WHAT THE TASK ASKS
Begin at the line that contains "As seen in this" and repeat every line from there to the end of the records below, inclusive, without adding any other line.

[START OF RECORD EXCERPTS]

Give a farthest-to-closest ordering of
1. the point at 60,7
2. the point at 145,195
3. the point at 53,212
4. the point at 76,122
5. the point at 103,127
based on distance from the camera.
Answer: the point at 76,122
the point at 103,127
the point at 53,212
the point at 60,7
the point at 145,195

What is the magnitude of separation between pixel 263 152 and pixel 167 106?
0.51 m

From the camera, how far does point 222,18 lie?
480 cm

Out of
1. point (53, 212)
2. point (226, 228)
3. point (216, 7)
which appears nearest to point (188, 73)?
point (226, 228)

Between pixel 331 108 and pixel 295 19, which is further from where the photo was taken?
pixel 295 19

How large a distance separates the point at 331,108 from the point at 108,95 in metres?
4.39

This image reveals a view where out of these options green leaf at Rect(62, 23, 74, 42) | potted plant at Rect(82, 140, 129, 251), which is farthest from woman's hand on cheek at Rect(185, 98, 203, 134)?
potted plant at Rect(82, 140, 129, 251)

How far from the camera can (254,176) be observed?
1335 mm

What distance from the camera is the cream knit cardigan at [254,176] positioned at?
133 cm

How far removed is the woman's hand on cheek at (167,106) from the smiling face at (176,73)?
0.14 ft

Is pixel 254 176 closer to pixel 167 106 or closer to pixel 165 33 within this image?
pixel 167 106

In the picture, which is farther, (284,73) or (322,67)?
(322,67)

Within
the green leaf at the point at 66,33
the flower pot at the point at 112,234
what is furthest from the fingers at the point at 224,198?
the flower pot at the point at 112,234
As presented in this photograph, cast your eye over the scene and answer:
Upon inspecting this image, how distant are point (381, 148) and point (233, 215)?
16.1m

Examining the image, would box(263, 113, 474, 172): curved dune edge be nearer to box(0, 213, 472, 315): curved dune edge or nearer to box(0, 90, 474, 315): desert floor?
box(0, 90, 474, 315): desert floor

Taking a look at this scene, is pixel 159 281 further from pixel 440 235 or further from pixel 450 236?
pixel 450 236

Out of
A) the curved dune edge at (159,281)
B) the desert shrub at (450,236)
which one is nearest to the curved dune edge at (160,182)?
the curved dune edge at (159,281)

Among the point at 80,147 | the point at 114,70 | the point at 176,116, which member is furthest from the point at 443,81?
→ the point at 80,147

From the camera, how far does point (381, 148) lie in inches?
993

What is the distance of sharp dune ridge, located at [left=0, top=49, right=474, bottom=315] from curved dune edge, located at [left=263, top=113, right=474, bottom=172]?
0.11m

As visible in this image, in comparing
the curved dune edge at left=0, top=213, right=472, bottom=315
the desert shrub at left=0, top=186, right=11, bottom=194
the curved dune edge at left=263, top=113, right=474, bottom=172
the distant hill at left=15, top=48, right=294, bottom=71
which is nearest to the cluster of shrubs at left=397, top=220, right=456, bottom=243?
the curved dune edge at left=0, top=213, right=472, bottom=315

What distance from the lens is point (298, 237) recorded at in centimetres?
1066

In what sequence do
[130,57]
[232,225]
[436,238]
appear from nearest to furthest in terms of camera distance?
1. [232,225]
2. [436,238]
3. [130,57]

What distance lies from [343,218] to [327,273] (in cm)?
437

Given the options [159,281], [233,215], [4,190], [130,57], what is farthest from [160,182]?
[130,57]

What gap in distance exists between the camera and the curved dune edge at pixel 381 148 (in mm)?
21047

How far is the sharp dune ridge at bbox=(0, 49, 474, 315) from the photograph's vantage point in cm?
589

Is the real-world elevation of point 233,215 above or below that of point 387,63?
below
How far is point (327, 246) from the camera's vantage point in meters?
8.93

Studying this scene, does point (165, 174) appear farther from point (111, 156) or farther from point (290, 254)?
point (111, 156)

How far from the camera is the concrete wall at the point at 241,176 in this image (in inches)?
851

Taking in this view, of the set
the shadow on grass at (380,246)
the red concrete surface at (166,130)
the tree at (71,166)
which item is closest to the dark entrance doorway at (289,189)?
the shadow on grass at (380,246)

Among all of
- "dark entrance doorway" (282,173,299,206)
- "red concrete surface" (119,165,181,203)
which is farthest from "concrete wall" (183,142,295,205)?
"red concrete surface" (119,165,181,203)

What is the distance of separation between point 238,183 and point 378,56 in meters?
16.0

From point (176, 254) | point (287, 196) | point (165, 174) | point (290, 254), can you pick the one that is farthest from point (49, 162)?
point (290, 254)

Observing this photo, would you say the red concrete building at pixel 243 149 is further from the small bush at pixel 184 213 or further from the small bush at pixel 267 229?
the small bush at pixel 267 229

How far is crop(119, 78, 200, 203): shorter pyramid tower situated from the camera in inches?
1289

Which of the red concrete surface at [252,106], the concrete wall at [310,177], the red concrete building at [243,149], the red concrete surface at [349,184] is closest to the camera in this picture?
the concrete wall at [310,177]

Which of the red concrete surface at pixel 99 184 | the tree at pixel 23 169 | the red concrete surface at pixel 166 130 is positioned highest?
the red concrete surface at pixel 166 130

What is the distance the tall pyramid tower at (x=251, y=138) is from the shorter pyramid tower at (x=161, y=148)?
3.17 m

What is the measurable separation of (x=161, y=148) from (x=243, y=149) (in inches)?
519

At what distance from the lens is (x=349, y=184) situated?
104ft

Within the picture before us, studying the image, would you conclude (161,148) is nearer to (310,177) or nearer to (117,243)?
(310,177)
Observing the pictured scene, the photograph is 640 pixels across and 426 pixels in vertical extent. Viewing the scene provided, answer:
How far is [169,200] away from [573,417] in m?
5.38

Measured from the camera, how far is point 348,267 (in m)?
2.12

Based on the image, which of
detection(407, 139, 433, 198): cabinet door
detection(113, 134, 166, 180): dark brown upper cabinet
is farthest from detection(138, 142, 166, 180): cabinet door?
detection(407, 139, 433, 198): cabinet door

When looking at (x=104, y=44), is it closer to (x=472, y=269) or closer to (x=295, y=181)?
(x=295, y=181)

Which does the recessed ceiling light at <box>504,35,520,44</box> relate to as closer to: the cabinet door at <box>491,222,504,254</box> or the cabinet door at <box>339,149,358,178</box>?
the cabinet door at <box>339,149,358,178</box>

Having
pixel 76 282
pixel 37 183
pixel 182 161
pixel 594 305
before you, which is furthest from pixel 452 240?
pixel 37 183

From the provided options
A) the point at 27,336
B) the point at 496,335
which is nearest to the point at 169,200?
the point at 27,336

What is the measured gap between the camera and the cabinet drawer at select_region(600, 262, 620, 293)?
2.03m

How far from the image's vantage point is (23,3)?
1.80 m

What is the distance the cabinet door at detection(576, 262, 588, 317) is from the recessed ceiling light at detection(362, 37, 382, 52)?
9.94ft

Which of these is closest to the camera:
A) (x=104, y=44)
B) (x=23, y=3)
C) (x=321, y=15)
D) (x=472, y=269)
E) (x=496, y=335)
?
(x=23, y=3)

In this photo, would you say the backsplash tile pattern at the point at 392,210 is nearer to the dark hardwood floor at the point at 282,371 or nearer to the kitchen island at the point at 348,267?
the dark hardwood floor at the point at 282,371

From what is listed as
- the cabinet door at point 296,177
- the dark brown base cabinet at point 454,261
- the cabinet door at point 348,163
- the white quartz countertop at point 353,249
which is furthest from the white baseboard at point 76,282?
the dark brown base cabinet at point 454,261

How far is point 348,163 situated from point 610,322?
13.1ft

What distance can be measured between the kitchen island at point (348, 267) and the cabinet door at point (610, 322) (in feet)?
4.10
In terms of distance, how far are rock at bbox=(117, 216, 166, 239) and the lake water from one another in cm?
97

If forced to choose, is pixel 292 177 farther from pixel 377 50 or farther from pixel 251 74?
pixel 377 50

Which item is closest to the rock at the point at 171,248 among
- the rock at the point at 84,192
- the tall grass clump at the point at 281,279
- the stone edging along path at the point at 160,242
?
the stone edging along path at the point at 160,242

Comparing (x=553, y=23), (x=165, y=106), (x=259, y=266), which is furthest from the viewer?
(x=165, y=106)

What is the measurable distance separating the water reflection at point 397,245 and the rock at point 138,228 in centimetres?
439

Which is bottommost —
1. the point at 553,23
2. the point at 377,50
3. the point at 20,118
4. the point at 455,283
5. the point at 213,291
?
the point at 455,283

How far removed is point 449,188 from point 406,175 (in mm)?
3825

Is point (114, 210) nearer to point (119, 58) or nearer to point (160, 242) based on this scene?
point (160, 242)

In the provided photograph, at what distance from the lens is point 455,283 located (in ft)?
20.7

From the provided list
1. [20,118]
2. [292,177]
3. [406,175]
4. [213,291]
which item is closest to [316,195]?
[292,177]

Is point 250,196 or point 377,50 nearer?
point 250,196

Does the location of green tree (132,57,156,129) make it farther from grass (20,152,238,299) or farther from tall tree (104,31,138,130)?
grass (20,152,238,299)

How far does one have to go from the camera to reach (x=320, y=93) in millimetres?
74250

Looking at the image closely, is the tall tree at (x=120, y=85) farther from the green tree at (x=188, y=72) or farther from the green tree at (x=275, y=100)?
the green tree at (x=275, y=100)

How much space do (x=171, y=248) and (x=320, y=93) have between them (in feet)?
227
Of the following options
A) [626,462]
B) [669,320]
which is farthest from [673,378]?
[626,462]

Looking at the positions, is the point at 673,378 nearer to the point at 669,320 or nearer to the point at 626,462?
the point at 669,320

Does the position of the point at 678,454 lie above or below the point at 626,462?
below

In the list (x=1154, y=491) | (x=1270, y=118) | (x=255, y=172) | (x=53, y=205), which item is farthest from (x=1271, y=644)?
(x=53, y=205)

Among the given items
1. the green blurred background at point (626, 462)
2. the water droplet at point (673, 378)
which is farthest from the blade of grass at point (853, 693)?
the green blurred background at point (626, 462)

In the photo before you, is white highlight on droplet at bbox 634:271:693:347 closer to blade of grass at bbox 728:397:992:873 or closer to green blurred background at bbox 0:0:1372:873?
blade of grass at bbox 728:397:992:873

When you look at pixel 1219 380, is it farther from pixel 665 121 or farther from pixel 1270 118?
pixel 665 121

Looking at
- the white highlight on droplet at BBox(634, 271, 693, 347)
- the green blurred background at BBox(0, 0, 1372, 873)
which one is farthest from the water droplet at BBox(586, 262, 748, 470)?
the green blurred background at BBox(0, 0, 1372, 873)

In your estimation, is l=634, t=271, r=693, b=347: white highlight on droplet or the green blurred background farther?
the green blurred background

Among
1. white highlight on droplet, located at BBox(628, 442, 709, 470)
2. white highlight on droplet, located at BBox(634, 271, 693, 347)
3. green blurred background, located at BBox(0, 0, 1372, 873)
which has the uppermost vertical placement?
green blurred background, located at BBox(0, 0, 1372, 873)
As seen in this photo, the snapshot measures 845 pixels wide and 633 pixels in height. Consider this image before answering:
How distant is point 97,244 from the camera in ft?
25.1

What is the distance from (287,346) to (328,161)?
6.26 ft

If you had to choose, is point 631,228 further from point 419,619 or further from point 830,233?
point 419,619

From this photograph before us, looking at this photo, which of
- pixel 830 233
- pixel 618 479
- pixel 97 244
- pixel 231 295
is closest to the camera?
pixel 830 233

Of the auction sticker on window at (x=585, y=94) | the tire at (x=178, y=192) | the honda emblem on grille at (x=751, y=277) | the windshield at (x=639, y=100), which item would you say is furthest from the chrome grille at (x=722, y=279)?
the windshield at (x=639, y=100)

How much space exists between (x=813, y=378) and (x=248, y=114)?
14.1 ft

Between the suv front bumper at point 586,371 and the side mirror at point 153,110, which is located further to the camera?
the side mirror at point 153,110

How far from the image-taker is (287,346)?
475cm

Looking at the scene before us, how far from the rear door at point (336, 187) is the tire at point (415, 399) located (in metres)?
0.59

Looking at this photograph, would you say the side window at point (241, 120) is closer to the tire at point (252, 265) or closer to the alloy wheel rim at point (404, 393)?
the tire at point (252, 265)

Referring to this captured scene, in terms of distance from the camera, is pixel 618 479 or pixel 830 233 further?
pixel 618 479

[END OF RECORD EXCERPTS]

ANSWER TO THIS EXERCISE
As seen in this photo, the snapshot measures 845 pixels wide and 633 pixels in height. Consider this image before answering:
How distant is point 97,244 from the camera in ft?
25.1

What is the distance from (287,346) to (328,161)?
6.26 ft

If you had to choose, is point 631,228 further from point 419,619 or further from point 830,233?
point 419,619

From this photograph before us, looking at this photo, which of
- pixel 830 233
- pixel 618 479
- pixel 97 244
- pixel 231 295
is closest to the camera?
pixel 830 233

Of the auction sticker on window at (x=585, y=94) | the tire at (x=178, y=192) | the honda emblem on grille at (x=751, y=277) | the windshield at (x=639, y=100), which item would you say is furthest from the chrome grille at (x=722, y=279)?
the windshield at (x=639, y=100)

How much space exists between (x=813, y=378) and (x=248, y=114)?
14.1 ft

Between the suv front bumper at point 586,371 and the side mirror at point 153,110, which is located further to the camera?
the side mirror at point 153,110

How far from the image-taker is (287,346)?
475cm

Looking at the scene before us, how far from the rear door at point (336, 187) is the tire at point (415, 399) located (in metres)?
0.59

Looking at this photograph, would you say the side window at point (241, 120) is closer to the tire at point (252, 265) or closer to the alloy wheel rim at point (404, 393)?
the tire at point (252, 265)

Referring to this captured scene, in terms of distance from the camera, is pixel 618 479 or pixel 830 233 further?
pixel 618 479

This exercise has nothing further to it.